## Task prompt
Arrange the lines of the entries below as a Markdown table with two columns, Row and Line, giving each line its own numbered row and skipping blank lines. Leave the pictures out of the table.

** Begin **

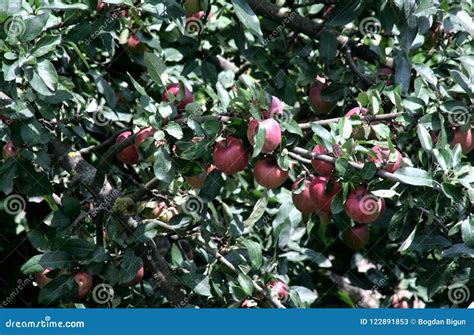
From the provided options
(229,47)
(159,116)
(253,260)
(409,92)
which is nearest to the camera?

** End **

## Solved problem
| Row | Line |
|---|---|
| 1 | From the provided options |
| 2 | (229,47) |
| 3 | (159,116) |
| 4 | (253,260) |
| 5 | (409,92) |
| 6 | which is nearest to the camera? |